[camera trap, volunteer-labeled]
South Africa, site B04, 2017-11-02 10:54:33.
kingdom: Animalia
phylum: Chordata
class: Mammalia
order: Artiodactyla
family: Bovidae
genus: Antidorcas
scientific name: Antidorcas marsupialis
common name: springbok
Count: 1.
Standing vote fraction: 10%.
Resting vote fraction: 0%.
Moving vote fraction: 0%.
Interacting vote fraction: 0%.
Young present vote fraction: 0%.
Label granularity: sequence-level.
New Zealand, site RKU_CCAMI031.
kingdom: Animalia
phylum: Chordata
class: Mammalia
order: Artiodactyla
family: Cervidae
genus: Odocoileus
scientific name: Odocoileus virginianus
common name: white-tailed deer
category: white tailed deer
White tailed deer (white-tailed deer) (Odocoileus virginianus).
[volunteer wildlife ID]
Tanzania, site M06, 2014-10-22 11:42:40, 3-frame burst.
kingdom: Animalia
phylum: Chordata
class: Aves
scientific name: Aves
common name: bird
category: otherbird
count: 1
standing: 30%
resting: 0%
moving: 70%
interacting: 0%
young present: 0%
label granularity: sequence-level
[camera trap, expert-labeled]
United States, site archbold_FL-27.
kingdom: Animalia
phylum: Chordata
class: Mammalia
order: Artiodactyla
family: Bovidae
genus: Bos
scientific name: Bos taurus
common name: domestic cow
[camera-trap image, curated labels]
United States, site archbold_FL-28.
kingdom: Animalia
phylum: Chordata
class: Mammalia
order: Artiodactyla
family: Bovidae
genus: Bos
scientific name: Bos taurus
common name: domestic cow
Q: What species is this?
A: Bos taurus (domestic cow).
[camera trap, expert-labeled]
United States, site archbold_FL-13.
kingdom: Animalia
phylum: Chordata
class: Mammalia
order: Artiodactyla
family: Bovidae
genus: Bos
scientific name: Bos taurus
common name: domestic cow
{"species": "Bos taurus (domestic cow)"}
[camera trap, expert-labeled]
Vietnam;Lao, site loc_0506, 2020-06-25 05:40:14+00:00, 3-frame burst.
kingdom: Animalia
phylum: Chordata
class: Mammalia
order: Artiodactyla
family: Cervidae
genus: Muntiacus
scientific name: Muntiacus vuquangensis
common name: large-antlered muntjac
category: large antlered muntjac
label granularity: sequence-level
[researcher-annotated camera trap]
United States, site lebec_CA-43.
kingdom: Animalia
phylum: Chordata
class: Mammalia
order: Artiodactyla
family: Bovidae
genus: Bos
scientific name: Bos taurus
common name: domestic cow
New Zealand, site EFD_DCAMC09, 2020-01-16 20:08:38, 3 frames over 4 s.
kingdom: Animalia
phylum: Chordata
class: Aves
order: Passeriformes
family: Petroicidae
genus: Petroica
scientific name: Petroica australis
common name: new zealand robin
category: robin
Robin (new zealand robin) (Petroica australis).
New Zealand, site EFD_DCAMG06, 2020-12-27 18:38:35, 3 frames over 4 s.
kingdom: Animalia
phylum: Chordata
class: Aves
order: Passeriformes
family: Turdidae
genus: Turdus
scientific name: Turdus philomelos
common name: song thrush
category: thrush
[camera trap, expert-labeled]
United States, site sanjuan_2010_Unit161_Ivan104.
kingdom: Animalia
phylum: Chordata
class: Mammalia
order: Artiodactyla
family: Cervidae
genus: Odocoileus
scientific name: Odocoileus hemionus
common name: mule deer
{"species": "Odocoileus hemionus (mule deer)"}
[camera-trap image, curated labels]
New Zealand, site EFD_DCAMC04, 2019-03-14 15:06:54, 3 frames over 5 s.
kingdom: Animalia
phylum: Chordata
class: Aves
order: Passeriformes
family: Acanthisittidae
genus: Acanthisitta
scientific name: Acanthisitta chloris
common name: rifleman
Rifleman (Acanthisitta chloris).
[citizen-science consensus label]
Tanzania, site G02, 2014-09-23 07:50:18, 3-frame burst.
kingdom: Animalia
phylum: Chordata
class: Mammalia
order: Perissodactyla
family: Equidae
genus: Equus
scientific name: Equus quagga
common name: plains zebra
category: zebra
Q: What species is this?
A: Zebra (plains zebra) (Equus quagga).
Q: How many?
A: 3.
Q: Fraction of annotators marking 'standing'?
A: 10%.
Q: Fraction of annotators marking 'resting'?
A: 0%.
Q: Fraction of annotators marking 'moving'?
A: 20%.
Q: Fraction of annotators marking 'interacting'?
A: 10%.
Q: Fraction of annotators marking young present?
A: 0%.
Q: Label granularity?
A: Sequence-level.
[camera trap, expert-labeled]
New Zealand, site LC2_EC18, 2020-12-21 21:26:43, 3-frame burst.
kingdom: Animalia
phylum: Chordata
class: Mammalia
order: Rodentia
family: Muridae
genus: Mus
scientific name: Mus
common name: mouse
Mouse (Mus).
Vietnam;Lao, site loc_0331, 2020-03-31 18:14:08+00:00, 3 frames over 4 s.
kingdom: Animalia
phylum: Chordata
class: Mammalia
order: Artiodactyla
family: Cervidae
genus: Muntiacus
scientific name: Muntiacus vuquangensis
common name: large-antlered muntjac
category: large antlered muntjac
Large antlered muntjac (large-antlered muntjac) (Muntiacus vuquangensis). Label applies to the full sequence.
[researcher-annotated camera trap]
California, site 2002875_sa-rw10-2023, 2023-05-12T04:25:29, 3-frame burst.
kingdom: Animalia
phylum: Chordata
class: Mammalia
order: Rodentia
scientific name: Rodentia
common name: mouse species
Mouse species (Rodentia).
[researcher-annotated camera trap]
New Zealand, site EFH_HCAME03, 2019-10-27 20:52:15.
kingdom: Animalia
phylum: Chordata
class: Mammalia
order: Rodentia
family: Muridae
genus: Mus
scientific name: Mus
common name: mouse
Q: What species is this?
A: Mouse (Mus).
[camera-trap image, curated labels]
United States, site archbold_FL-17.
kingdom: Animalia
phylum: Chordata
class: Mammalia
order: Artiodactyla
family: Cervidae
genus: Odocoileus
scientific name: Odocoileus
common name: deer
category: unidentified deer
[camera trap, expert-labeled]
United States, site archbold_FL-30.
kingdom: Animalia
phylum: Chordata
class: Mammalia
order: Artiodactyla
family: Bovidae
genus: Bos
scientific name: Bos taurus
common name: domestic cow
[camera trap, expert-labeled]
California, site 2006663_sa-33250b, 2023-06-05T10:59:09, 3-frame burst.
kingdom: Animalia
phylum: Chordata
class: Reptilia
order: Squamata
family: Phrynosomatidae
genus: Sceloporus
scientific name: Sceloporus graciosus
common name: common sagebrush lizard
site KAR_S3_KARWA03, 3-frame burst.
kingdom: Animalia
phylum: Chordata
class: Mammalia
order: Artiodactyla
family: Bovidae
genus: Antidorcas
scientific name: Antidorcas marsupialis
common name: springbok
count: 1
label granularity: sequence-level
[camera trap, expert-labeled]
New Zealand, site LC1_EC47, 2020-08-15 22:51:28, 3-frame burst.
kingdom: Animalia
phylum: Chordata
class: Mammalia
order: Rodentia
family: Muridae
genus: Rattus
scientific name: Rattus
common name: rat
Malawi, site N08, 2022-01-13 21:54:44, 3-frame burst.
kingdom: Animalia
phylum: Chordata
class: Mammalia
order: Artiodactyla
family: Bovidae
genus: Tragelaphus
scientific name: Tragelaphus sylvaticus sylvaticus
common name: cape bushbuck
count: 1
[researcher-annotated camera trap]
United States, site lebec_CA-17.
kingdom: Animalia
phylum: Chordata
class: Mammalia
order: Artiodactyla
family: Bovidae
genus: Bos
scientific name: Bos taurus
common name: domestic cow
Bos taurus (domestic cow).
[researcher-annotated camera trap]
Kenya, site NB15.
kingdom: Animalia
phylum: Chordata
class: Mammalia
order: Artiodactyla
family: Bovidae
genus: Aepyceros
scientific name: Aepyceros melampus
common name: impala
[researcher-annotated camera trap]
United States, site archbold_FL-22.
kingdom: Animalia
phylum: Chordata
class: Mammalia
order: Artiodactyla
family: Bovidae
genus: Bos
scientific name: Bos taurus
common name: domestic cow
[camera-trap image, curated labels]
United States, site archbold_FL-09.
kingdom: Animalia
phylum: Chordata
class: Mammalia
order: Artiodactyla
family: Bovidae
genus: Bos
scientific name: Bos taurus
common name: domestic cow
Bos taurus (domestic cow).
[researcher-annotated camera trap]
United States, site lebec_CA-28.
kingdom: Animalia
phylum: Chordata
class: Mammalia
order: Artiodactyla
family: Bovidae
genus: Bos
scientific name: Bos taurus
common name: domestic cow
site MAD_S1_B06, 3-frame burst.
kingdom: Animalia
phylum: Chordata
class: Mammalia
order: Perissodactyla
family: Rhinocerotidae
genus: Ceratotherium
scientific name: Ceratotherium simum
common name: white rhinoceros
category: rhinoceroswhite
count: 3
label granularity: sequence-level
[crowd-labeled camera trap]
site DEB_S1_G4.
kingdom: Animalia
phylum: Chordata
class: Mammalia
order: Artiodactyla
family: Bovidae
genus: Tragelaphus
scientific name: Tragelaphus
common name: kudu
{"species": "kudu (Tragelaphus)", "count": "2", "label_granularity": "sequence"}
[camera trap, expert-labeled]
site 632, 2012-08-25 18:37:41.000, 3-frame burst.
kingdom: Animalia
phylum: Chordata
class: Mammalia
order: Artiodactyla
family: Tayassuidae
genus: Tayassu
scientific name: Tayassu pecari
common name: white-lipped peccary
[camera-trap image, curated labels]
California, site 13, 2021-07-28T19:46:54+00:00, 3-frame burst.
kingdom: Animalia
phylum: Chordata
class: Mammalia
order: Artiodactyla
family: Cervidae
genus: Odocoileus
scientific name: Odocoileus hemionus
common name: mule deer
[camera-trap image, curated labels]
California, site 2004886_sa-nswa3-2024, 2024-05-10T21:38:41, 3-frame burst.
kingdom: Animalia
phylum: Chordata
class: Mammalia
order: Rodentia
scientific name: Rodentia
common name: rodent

────────

**WHAT YOU ARE ASKED TO DO**
In the records above, how many lines hold the string "annotators"? Reply with only the number.

**RESPONSE TO THIS EXERCISE**
5